→ **PASSAGE FOURNI**
•••••
Clément Vergely, architecte lyonnais qui a pratiqué ce montage de projets avec Christian de Portzamparc ou le cabinet Diener und Diener, pose toutefois une condition :

« Associer un architecte international avec un Lyonnais n'a de sens que si les deux se connaissent et ont envie de travailler ensemble. Forcer une collaboration, simplement pour pouvoir dire que l'on soutient des architectes qui n'ont jamais dépassé les frontières lyonnaises, n'est pas souhaitable. »

Pour autant, les élus sont convaincus que de telles pratiques mettent le pied à l'étrier des jeunes talents et qu'ils défendent ainsi les savoir-faire locaux.

« L'architecte d'envergure internationale apporte bien sûr une caution, mais nous ne souhaitons pas aller chercher la pointure pour la pointure. Notre objectif est d'abord de travailler pour faire naître de beaux projets et alors nous aurons des pointures internationales, mais aussi des projets portés par des talents locaux », revendique Olivier Bianchi.

Maquette de la nouvelle scène nationale de Clermont-Ferrand

La nouvelle scène internationale de Clermont-Ferrand devrait être livrée à l'automne 2019. (Crédits : Empreinte Virtuelle)

Un moyen aussi, grâce à cette proximité, de conserver la main sur le visage et la qualité d'usage du bâti de la ville, l'autre enjeu de la collaboration entre l'architecte et la ville. « Notre choix est dicté par les courbes, mais nous rentrons dans les détails et sommes tout autant attentifs et exigeants quant à la façon dont sont fabriqués nos immeubles », assure Michel Le Faou.

Sans concession sur leurs exigences, les équipes lyonnaises, quels que soient les quartiers, ont ainsi la réputation de suivre, pas à pas, les projets et de vérifier que les promesses sont tenues, en créant une véritable proximité avec les équipes d'architectes et techniques. Pas de quoi rebuter les grandes pointures, bien au contraire. Il faut dire que sans les projets urbains, rares seraient les chantiers offerts à leur planche à dessin. Les appels à projets lancés par les collectivités sont donc très courus et il n'est plus rare que l'unité de compte des candidatures soit la centaine. Ainsi, à Annecy, 128 équipes ont répondu à l'appel lancé, en avril 2012, par la communauté de l'agglomération d'Annecy pour imaginer le futur centre des congrès.

Avancer ensemble

Mais que viennent chercher réellement ces architectes ? Si le site qui accueille leur projet et la liberté priment, ils sont nombreux à reconnaître avoir aussi besoin d'une relation forte avec la ville et son exécutif. Même s'ils sont sûrs de leur talent et revendiquent leur identité à travers les traits de leurs réalisations.
•••••
→ **PARTIES DE L'EXERCICE**
1. Renvoyez sans modification l'extrait du passage sur l'architecture à Lyon compris entre « Pour autant, les » et « les savoir-faire locaux. », bornes incluses.
2. Ressaisissez à l'identique, parmi les enregistrements, les lignes situées entre celle qui contient « [SDO/AIA 171, 131, 304 » et celle qui contient « [HMI Bz start] », ces deux lignes comprises.

→ **DONNÉES EXTRAITES**
•••••
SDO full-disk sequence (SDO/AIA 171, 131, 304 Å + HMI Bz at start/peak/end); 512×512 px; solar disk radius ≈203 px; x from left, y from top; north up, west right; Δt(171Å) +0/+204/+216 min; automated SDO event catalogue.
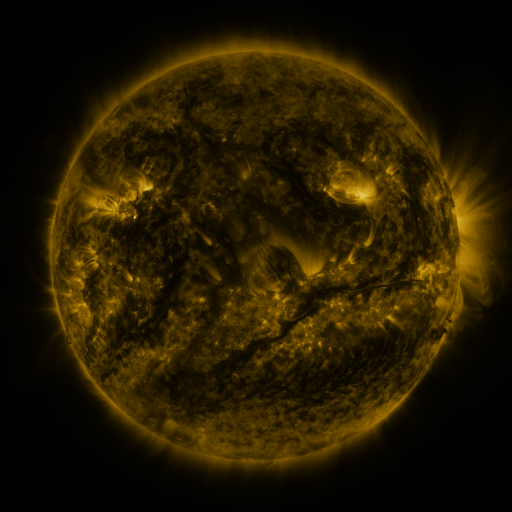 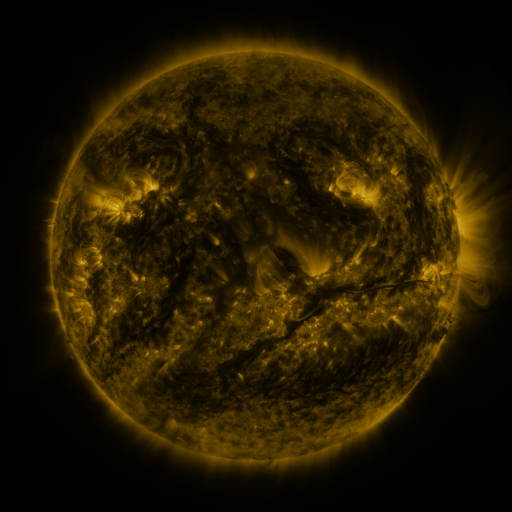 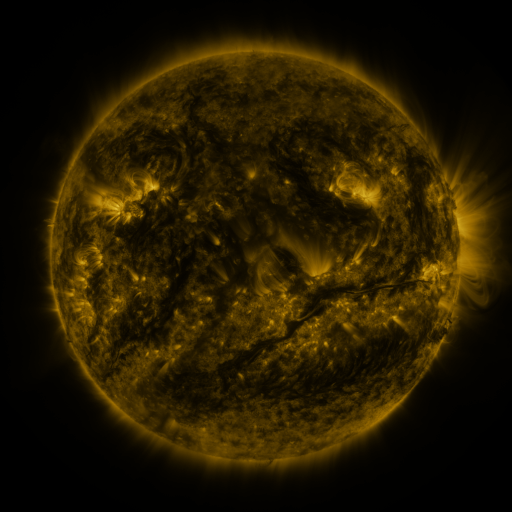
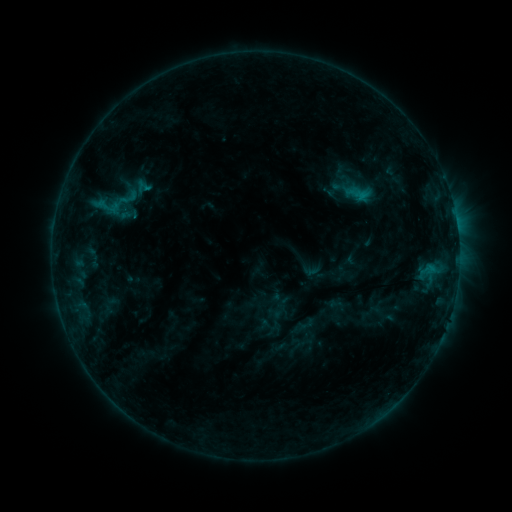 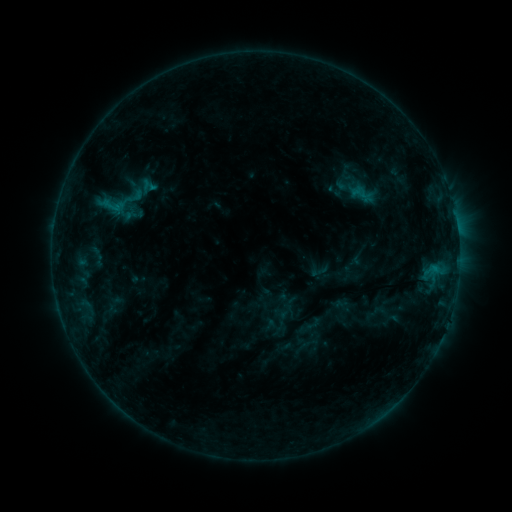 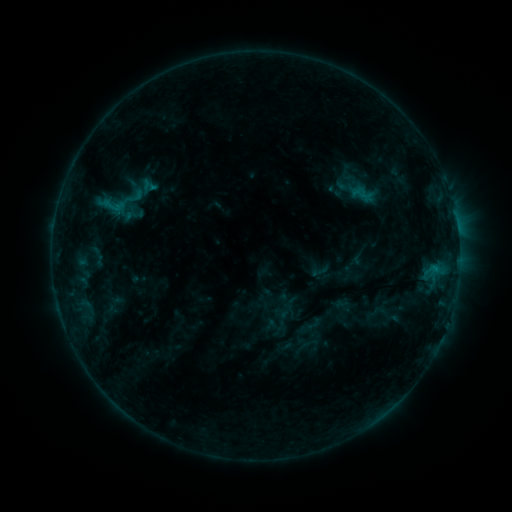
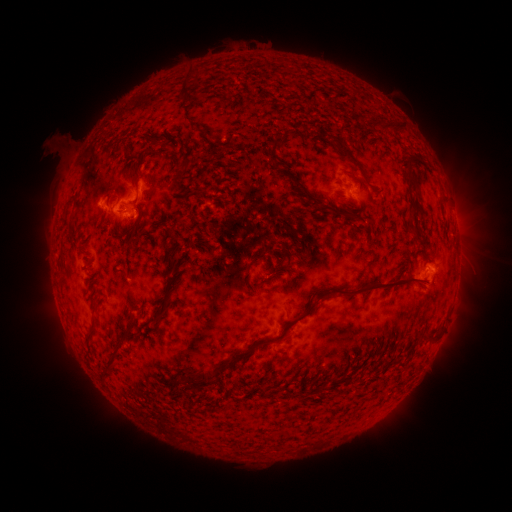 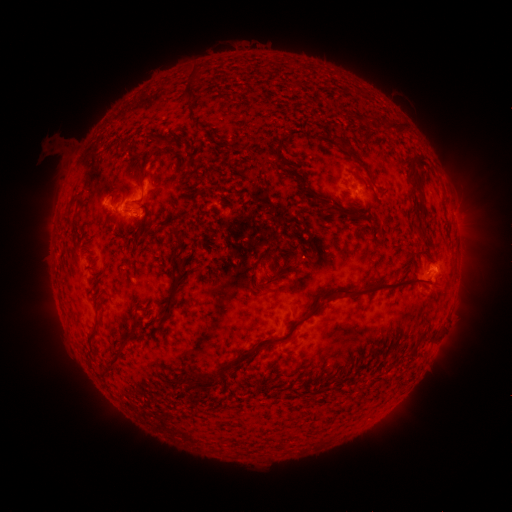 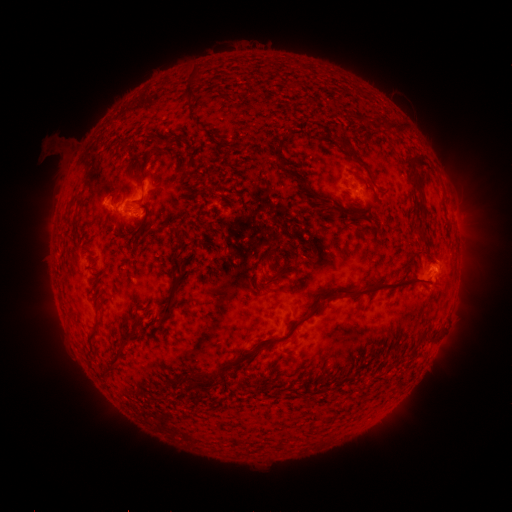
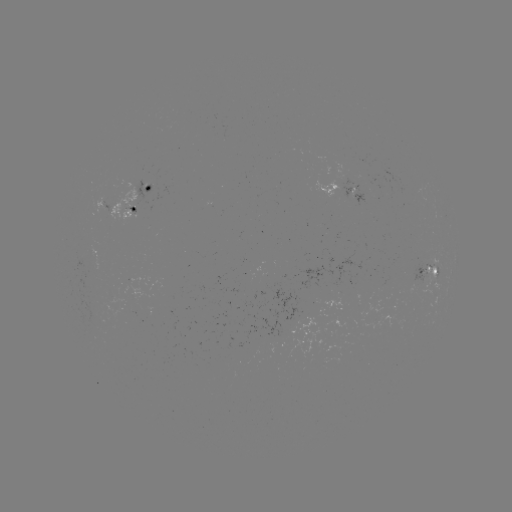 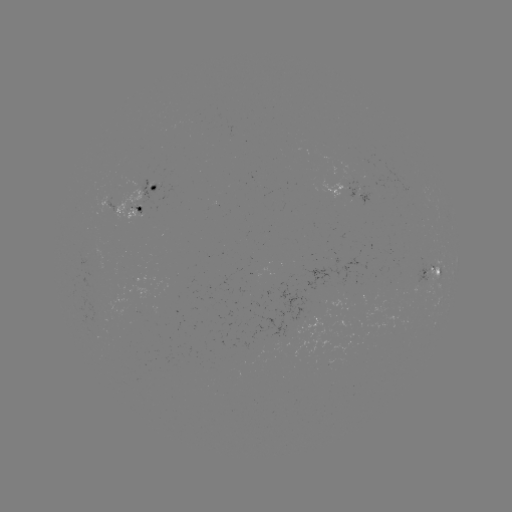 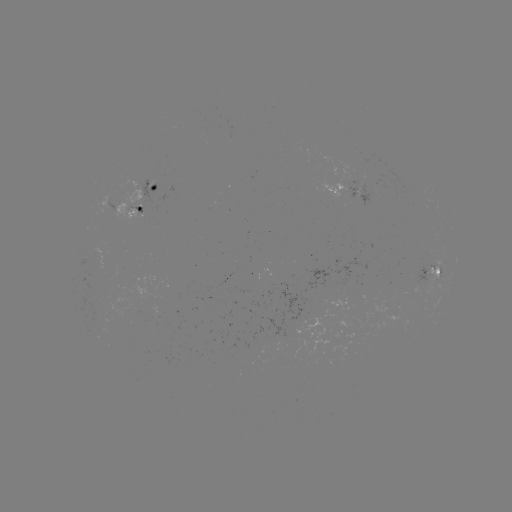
•••••
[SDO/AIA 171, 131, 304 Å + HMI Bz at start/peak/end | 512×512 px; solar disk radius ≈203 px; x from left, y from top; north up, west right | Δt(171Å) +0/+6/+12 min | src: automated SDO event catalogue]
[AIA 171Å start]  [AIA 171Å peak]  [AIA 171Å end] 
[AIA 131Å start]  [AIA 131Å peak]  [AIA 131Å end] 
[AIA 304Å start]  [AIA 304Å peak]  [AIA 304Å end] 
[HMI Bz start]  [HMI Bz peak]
•••••
→ **RÉPONSES RÉDIGÉES**
1.
Pour autant, les élus sont convaincus que de telles pratiques mettent le pied à l'étrier des jeunes talents et qu'ils défendent ainsi les savoir-faire locaux.

2.
[SDO/AIA 171, 131, 304 Å + HMI Bz at start/peak/end | 512×512 px; solar disk radius ≈203 px; x from left, y from top; north up, west right | Δt(171Å) +0/+6/+12 min | src: automated SDO event catalogue]
[AIA 171Å start]  [AIA 171Å peak]  [AIA 171Å end] 
[AIA 131Å start]  [AIA 131Å peak]  [AIA 131Å end] 
[AIA 304Å start]  [AIA 304Å peak]  [AIA 304Å end] 
[HMI Bz start]  [HMI Bz peak]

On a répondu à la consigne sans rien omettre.